> **Document extract**:

--- begin ---

NAIROBI, Kenya — Along Nairobi's dusty Ngong Road, so many start-up incubators and IT labs have popped up that the busy neighborhood has been nicknamed "Silicon Savannah."
Techies, geeks and innovators race one another to come up with the next big thing. They rush from meeting to meeting, work late, skip weekends. Every other day there's a pitch night for tech start-ups, a creative Web workshop, or a meeting of mobile app developers.
The result is a surge in innovative Kenyan apps, most designed to work with the not-so-smart phones most Kenyans can afford.
There's iCow, a virtual veterinary advice service that coaches small farmers on how to tend their dairy herds, avoid illness and improve production. And mFarm, which helps small farmers determine the right price for their produce, find buyers and sell it. And Huduma, which allows people to report and map government service failures such as water cutoffs and potholes, and track how long it takes to fix the problem.
Why is this happening in Kenya? People here have two words: Bitange Ndemo.

--- end ---

> **Written task a**: In the article on Nairobi's tech scene, what nickname has the neighborhood along Ngong Road been given?

> **Collection entries**:

--- begin ---

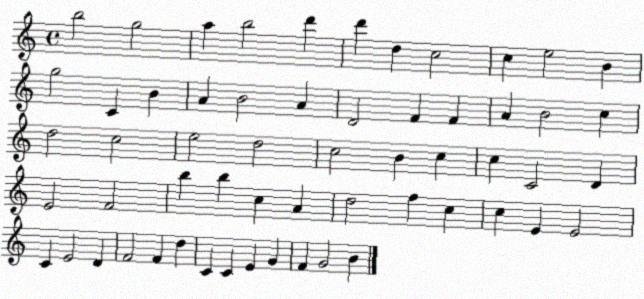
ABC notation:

X:1
T:Untitled
M:4/4
L:1/4
K:C
b2 g2 a b2 d' d' d c2 c e2 B g2 C B A B2 A D2 F F A B2 c d2 c2 e2 d2 c2 B c c C2 D E2 F2 b b c A d2 f c c E E2 C E2 D F2 F d C C E G F G2 B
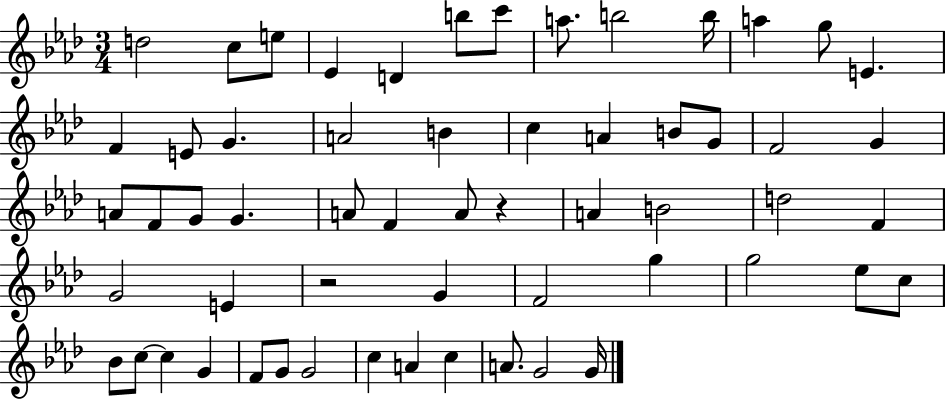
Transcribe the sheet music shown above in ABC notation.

X:1
T:Untitled
M:3/4
L:1/4
K:Ab
d2 c/2 e/2 _E D b/2 c'/2 a/2 b2 b/4 a g/2 E F E/2 G A2 B c A B/2 G/2 F2 G A/2 F/2 G/2 G A/2 F A/2 z A B2 d2 F G2 E z2 G F2 g g2 _e/2 c/2 _B/2 c/2 c G F/2 G/2 G2 c A c A/2 G2 G/4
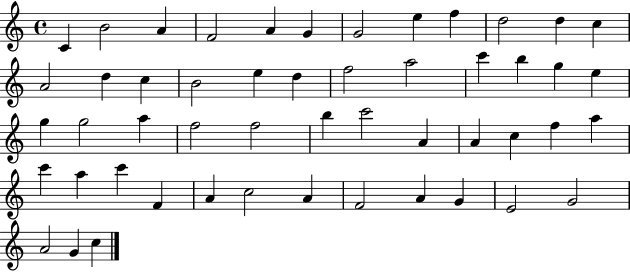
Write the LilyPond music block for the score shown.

{
  \clef treble
  \time 4/4
  \defaultTimeSignature
  \key c \major
  c'4 b'2 a'4 | f'2 a'4 g'4 | g'2 e''4 f''4 | d''2 d''4 c''4 | \break a'2 d''4 c''4 | b'2 e''4 d''4 | f''2 a''2 | c'''4 b''4 g''4 e''4 | \break g''4 g''2 a''4 | f''2 f''2 | b''4 c'''2 a'4 | a'4 c''4 f''4 a''4 | \break c'''4 a''4 c'''4 f'4 | a'4 c''2 a'4 | f'2 a'4 g'4 | e'2 g'2 | \break a'2 g'4 c''4 | \bar "|."
}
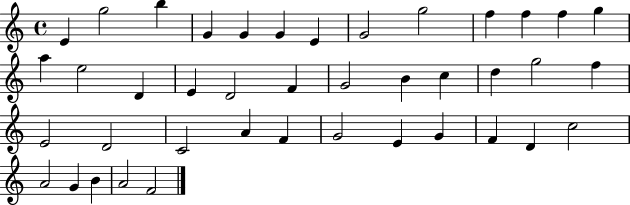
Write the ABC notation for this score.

X:1
T:Untitled
M:4/4
L:1/4
K:C
E g2 b G G G E G2 g2 f f f g a e2 D E D2 F G2 B c d g2 f E2 D2 C2 A F G2 E G F D c2 A2 G B A2 F2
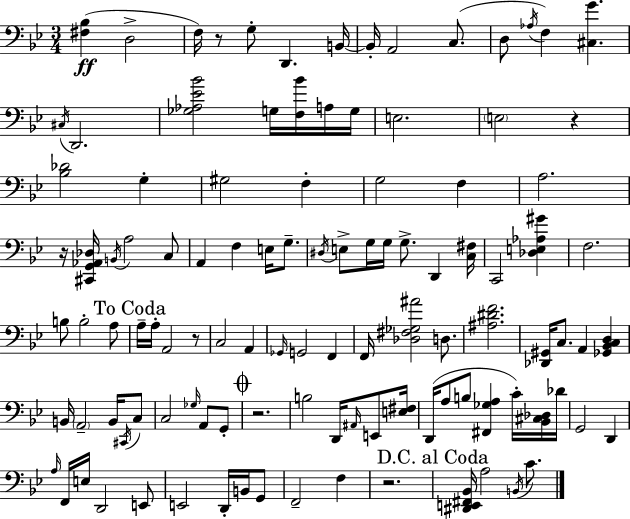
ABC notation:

X:1
T:Untitled
M:3/4
L:1/4
K:Gm
[^F,_B,] D,2 F,/4 z/2 G,/2 D,, B,,/4 B,,/4 A,,2 C,/2 D,/2 _A,/4 F, [^C,G] ^C,/4 D,,2 [_G,_A,_E_B]2 G,/4 [F,_B]/4 A,/4 G,/4 E,2 E,2 z [_B,_D]2 G, ^G,2 F, G,2 F, A,2 z/4 [^C,,G,,_A,,_D,]/4 B,,/4 A,2 C,/2 A,, F, E,/4 G,/2 ^D,/4 E,/2 G,/4 G,/4 G,/2 D,, [C,^F,]/4 C,,2 [_D,E,_A,^G] F,2 B,/2 B,2 A,/2 A,/4 A,/4 A,,2 z/2 C,2 A,, _G,,/4 G,,2 F,, F,,/4 [_D,^F,_G,^A]2 D,/2 [^A,^DF]2 [_D,,^G,,]/4 C,/2 A,, [_G,,_B,,C,D,] B,,/4 A,,2 B,,/4 ^C,,/4 C,/2 C,2 _G,/4 A,,/2 G,,/2 z2 B,2 D,,/4 ^A,,/4 E,,/2 [E,^F,]/4 D,,/4 A,/2 B,/2 [^F,,_G,A,] C/4 [_B,,^C,_D,]/4 _D/4 G,,2 D,, A,/4 F,,/4 E,/4 D,,2 E,,/2 E,,2 D,,/4 B,,/4 G,,/2 F,,2 F, z2 [^D,,E,,^F,,_B,,]/4 A,2 B,,/4 C/2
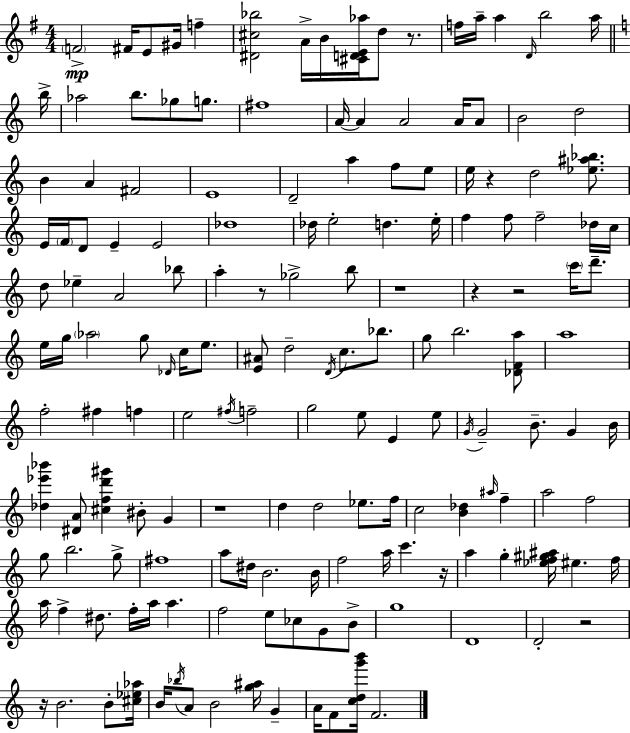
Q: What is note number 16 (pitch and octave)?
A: Ab5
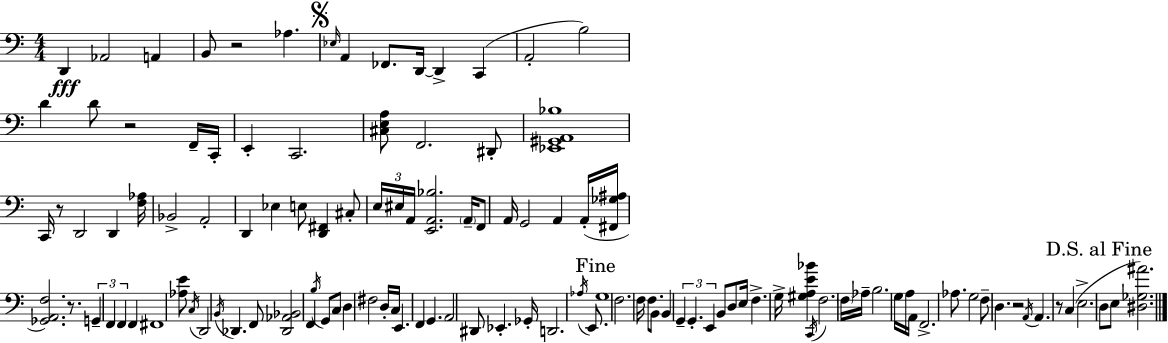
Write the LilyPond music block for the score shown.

{
  \clef bass
  \numericTimeSignature
  \time 4/4
  \key c \major
  d,4\fff aes,2 a,4 | b,8 r2 aes4. | \mark \markup { \musicglyph "scripts.segno" } \grace { ees16 } a,4 fes,8. d,16~~ d,4-> c,4( | a,2-. b2) | \break d'4 d'8 r2 f,16-- | c,16-. e,4-. c,2. | <cis e a>8 f,2. dis,8-. | <ees, gis, a, bes>1 | \break c,16 r8 d,2 d,4 | <f aes>16 bes,2-> a,2-. | d,4 ees4 e8 <d, fis,>4 cis8-. | \tuplet 3/2 { e16 eis16 a,16 } <e, a, bes>2. | \break \parenthesize a,16-- f,8 a,16 g,2 a,4 | a,16-.( <fis, ges ais>16 <ges, a, f>2.) r8. | \tuplet 3/2 { g,4-- f,4 f,4 } f,4 | fis,1 | \break <aes e'>8 \acciaccatura { c16 } d,2 \acciaccatura { b,16 } des,4. | f,8 <des, aes, bes,>2 f,4 | \acciaccatura { b16 } g,8 c8 d4 fis2 | d16-. c16 e,4. f,4 g,4. | \break a,2 dis,8 ees,4.-. | ges,16-. d,2. | \acciaccatura { aes16 } e,8. \mark "Fine" g1 | f2. | \break f16 f8. b,8 b,4 \tuplet 3/2 { g,4-- g,4.-. | e,4 } b,8 d8 e16 f4.-> | g16-> <gis a e' bes'>4 \acciaccatura { c,16 } f2. | \parenthesize f16 aes16-- b2. | \break g16 a16 a,16 f,2.-> | aes8. g2 f8-- | d4. r2 \acciaccatura { a,16 } a,4. | r8 c4( e2.-> | \break \mark "D.S. al Fine" d8 e8 <dis ges ais'>2.) | \bar "|."
}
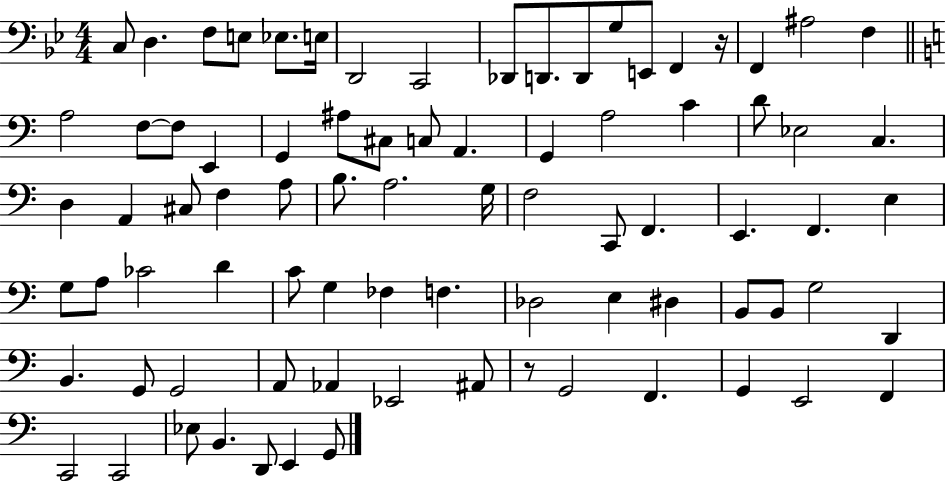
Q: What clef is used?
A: bass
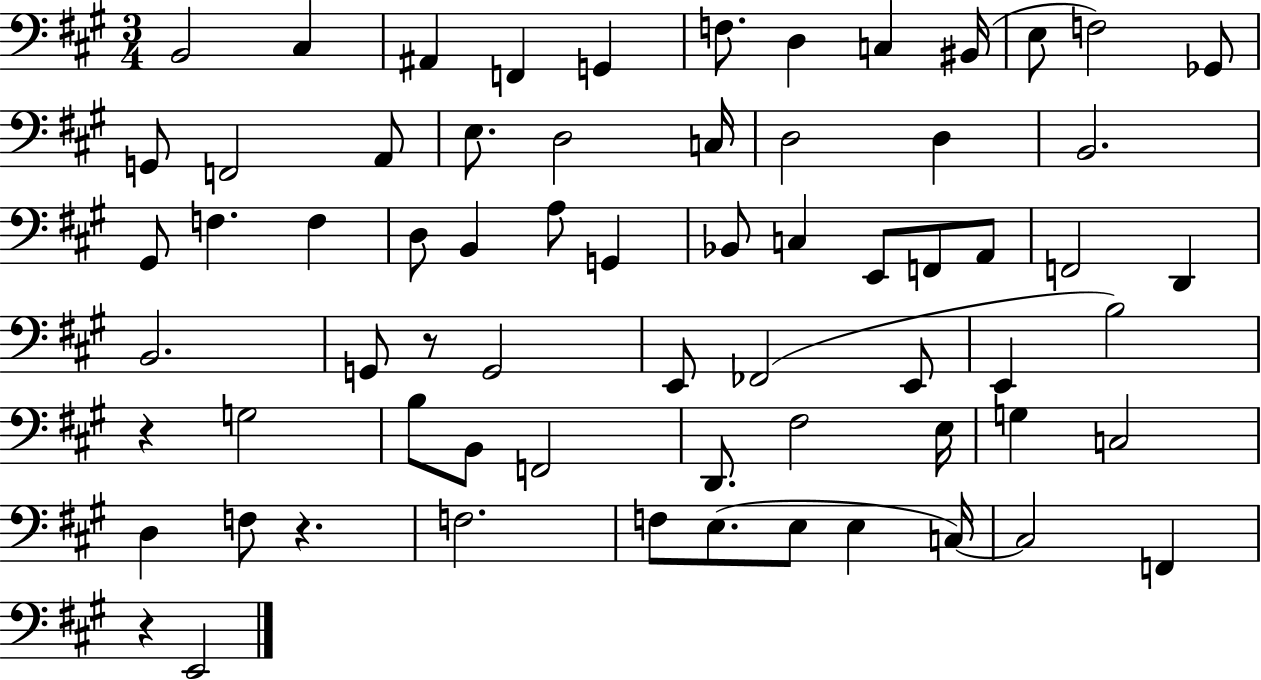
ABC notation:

X:1
T:Untitled
M:3/4
L:1/4
K:A
B,,2 ^C, ^A,, F,, G,, F,/2 D, C, ^B,,/4 E,/2 F,2 _G,,/2 G,,/2 F,,2 A,,/2 E,/2 D,2 C,/4 D,2 D, B,,2 ^G,,/2 F, F, D,/2 B,, A,/2 G,, _B,,/2 C, E,,/2 F,,/2 A,,/2 F,,2 D,, B,,2 G,,/2 z/2 G,,2 E,,/2 _F,,2 E,,/2 E,, B,2 z G,2 B,/2 B,,/2 F,,2 D,,/2 ^F,2 E,/4 G, C,2 D, F,/2 z F,2 F,/2 E,/2 E,/2 E, C,/4 C,2 F,, z E,,2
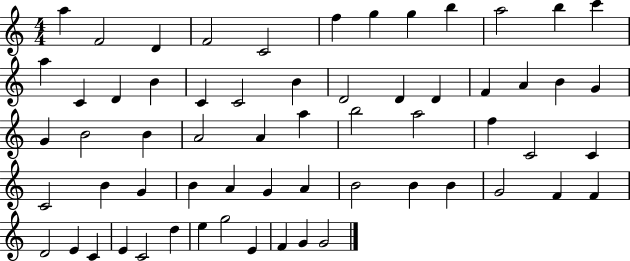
{
  \clef treble
  \numericTimeSignature
  \time 4/4
  \key c \major
  a''4 f'2 d'4 | f'2 c'2 | f''4 g''4 g''4 b''4 | a''2 b''4 c'''4 | \break a''4 c'4 d'4 b'4 | c'4 c'2 b'4 | d'2 d'4 d'4 | f'4 a'4 b'4 g'4 | \break g'4 b'2 b'4 | a'2 a'4 a''4 | b''2 a''2 | f''4 c'2 c'4 | \break c'2 b'4 g'4 | b'4 a'4 g'4 a'4 | b'2 b'4 b'4 | g'2 f'4 f'4 | \break d'2 e'4 c'4 | e'4 c'2 d''4 | e''4 g''2 e'4 | f'4 g'4 g'2 | \break \bar "|."
}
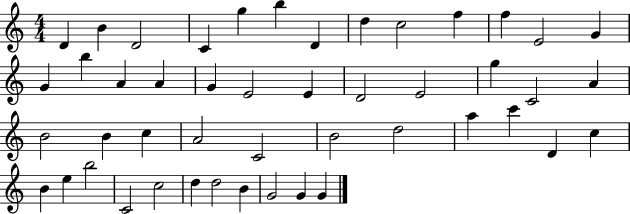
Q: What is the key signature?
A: C major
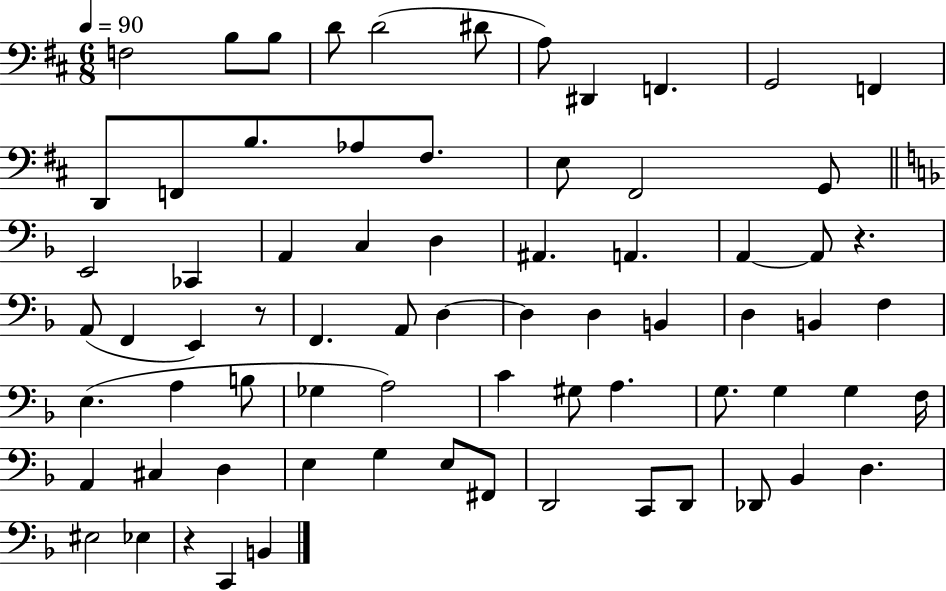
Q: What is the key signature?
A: D major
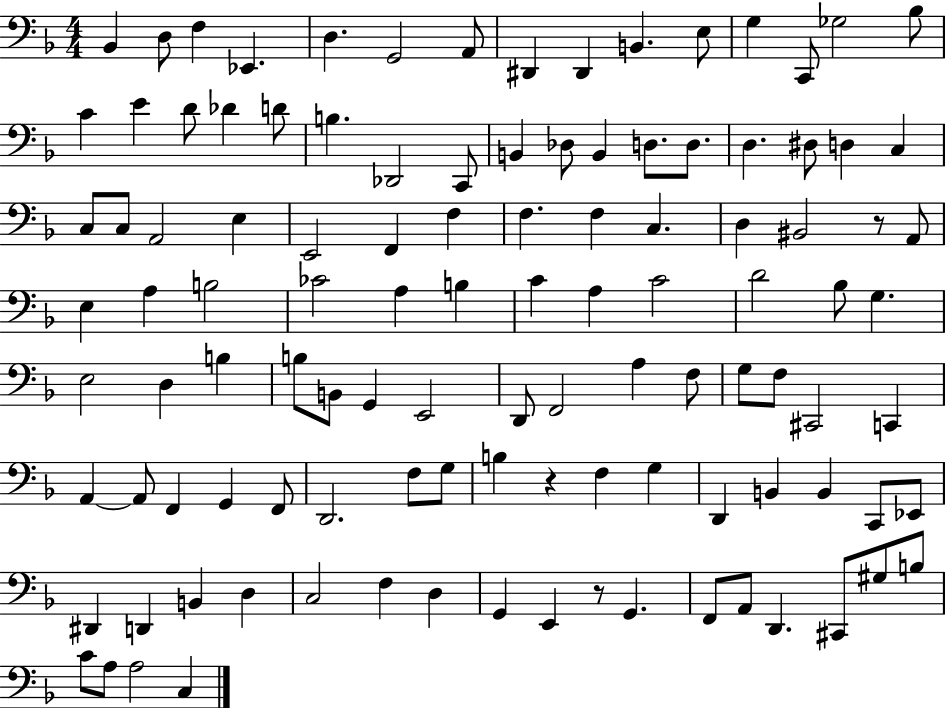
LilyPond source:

{
  \clef bass
  \numericTimeSignature
  \time 4/4
  \key f \major
  bes,4 d8 f4 ees,4. | d4. g,2 a,8 | dis,4 dis,4 b,4. e8 | g4 c,8 ges2 bes8 | \break c'4 e'4 d'8 des'4 d'8 | b4. des,2 c,8 | b,4 des8 b,4 d8. d8. | d4. dis8 d4 c4 | \break c8 c8 a,2 e4 | e,2 f,4 f4 | f4. f4 c4. | d4 bis,2 r8 a,8 | \break e4 a4 b2 | ces'2 a4 b4 | c'4 a4 c'2 | d'2 bes8 g4. | \break e2 d4 b4 | b8 b,8 g,4 e,2 | d,8 f,2 a4 f8 | g8 f8 cis,2 c,4 | \break a,4~~ a,8 f,4 g,4 f,8 | d,2. f8 g8 | b4 r4 f4 g4 | d,4 b,4 b,4 c,8 ees,8 | \break dis,4 d,4 b,4 d4 | c2 f4 d4 | g,4 e,4 r8 g,4. | f,8 a,8 d,4. cis,8 gis8 b8 | \break c'8 a8 a2 c4 | \bar "|."
}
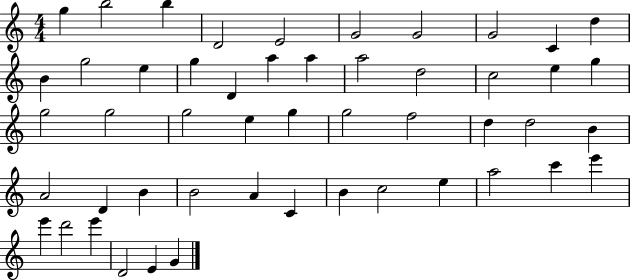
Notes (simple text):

G5/q B5/h B5/q D4/h E4/h G4/h G4/h G4/h C4/q D5/q B4/q G5/h E5/q G5/q D4/q A5/q A5/q A5/h D5/h C5/h E5/q G5/q G5/h G5/h G5/h E5/q G5/q G5/h F5/h D5/q D5/h B4/q A4/h D4/q B4/q B4/h A4/q C4/q B4/q C5/h E5/q A5/h C6/q E6/q E6/q D6/h E6/q D4/h E4/q G4/q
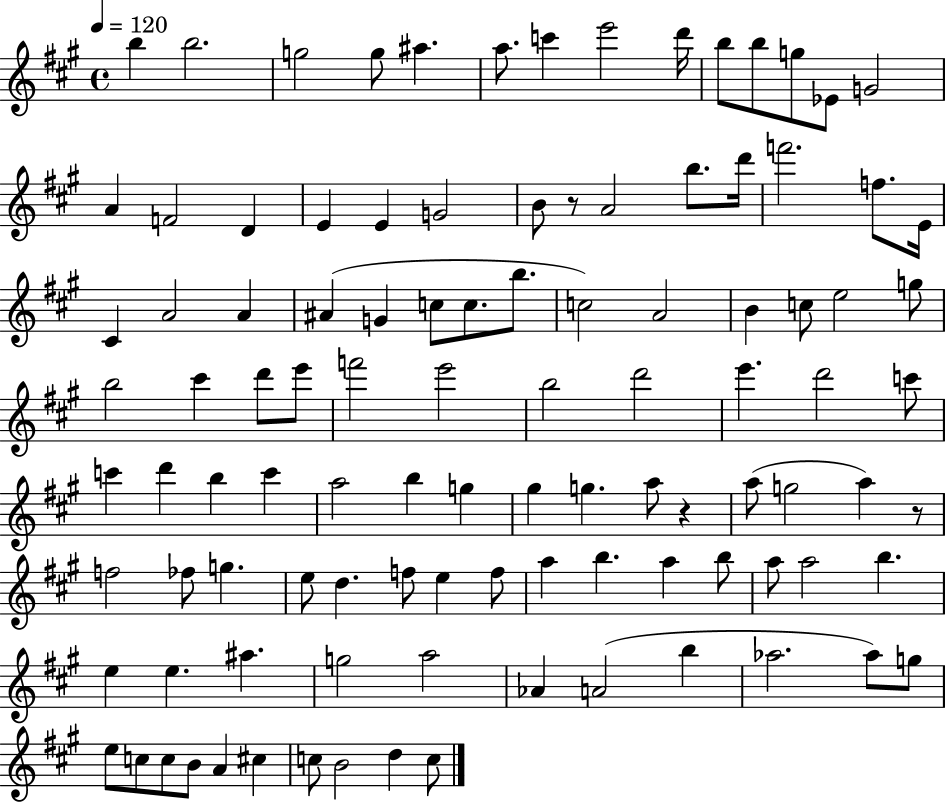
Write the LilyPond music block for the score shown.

{
  \clef treble
  \time 4/4
  \defaultTimeSignature
  \key a \major
  \tempo 4 = 120
  b''4 b''2. | g''2 g''8 ais''4. | a''8. c'''4 e'''2 d'''16 | b''8 b''8 g''8 ees'8 g'2 | \break a'4 f'2 d'4 | e'4 e'4 g'2 | b'8 r8 a'2 b''8. d'''16 | f'''2. f''8. e'16 | \break cis'4 a'2 a'4 | ais'4( g'4 c''8 c''8. b''8. | c''2) a'2 | b'4 c''8 e''2 g''8 | \break b''2 cis'''4 d'''8 e'''8 | f'''2 e'''2 | b''2 d'''2 | e'''4. d'''2 c'''8 | \break c'''4 d'''4 b''4 c'''4 | a''2 b''4 g''4 | gis''4 g''4. a''8 r4 | a''8( g''2 a''4) r8 | \break f''2 fes''8 g''4. | e''8 d''4. f''8 e''4 f''8 | a''4 b''4. a''4 b''8 | a''8 a''2 b''4. | \break e''4 e''4. ais''4. | g''2 a''2 | aes'4 a'2( b''4 | aes''2. aes''8) g''8 | \break e''8 c''8 c''8 b'8 a'4 cis''4 | c''8 b'2 d''4 c''8 | \bar "|."
}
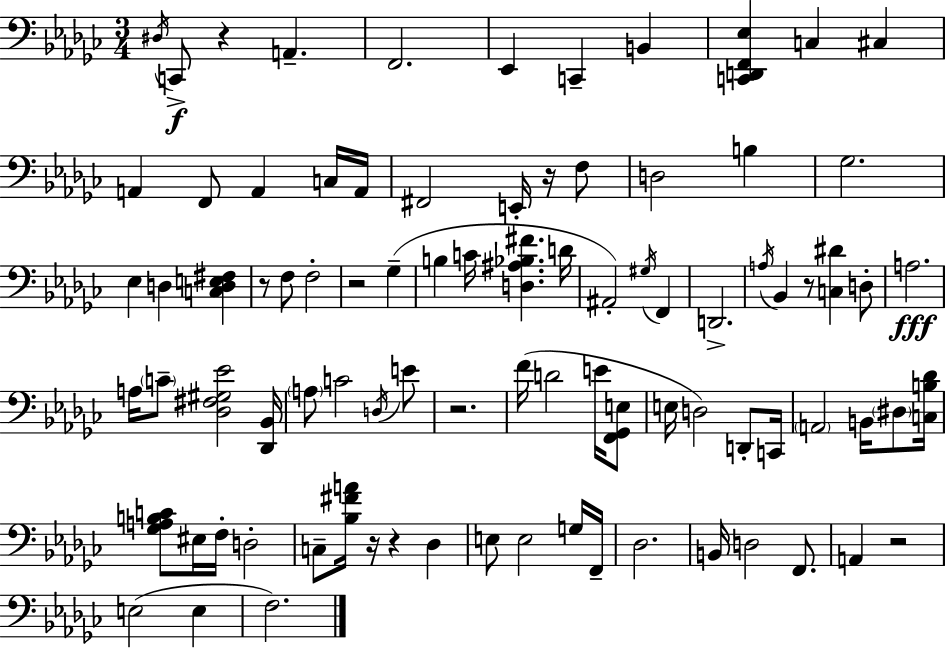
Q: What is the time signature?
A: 3/4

--- end ---

> **Written task b**: Take the rows from the line holding "G5/q B5/h B5/q" through the end of the rows, both ends included, and write out only those lines with "treble" swapped for "bass". Leave the pictures out.

> **Exercise response a**: "Silicon Savannah"

> **Exercise response b**:
G5/q B5/h B5/q D4/h E4/h G4/h G4/h G4/h C4/q D5/q B4/q G5/h E5/q G5/q D4/q A5/q A5/q A5/h D5/h C5/h E5/q G5/q G5/h G5/h G5/h E5/q G5/q G5/h F5/h D5/q D5/h B4/q A4/h D4/q B4/q B4/h A4/q C4/q B4/q C5/h E5/q A5/h C6/q E6/q E6/q D6/h E6/q D4/h E4/q G4/q
Write the LilyPond music block for the score shown.

{
  \clef bass
  \time 4/4
  \defaultTimeSignature
  \key a \major
  \tempo 4 = 120
  b''4 b''2. | g''2 g''8 ais''4. | a''8. c'''4 e'''2 d'''16 | b''8 b''8 g''8 ees'8 g'2 | \break a'4 f'2 d'4 | e'4 e'4 g'2 | b'8 r8 a'2 b''8. d'''16 | f'''2. f''8. e'16 | \break cis'4 a'2 a'4 | ais'4( g'4 c''8 c''8. b''8. | c''2) a'2 | b'4 c''8 e''2 g''8 | \break b''2 cis'''4 d'''8 e'''8 | f'''2 e'''2 | b''2 d'''2 | e'''4. d'''2 c'''8 | \break c'''4 d'''4 b''4 c'''4 | a''2 b''4 g''4 | gis''4 g''4. a''8 r4 | a''8( g''2 a''4) r8 | \break f''2 fes''8 g''4. | e''8 d''4. f''8 e''4 f''8 | a''4 b''4. a''4 b''8 | a''8 a''2 b''4. | \break e''4 e''4. ais''4. | g''2 a''2 | aes'4 a'2( b''4 | aes''2. aes''8) g''8 | \break e''8 c''8 c''8 b'8 a'4 cis''4 | c''8 b'2 d''4 c''8 | \bar "|."
}
Q: What is the time signature?
A: 3/4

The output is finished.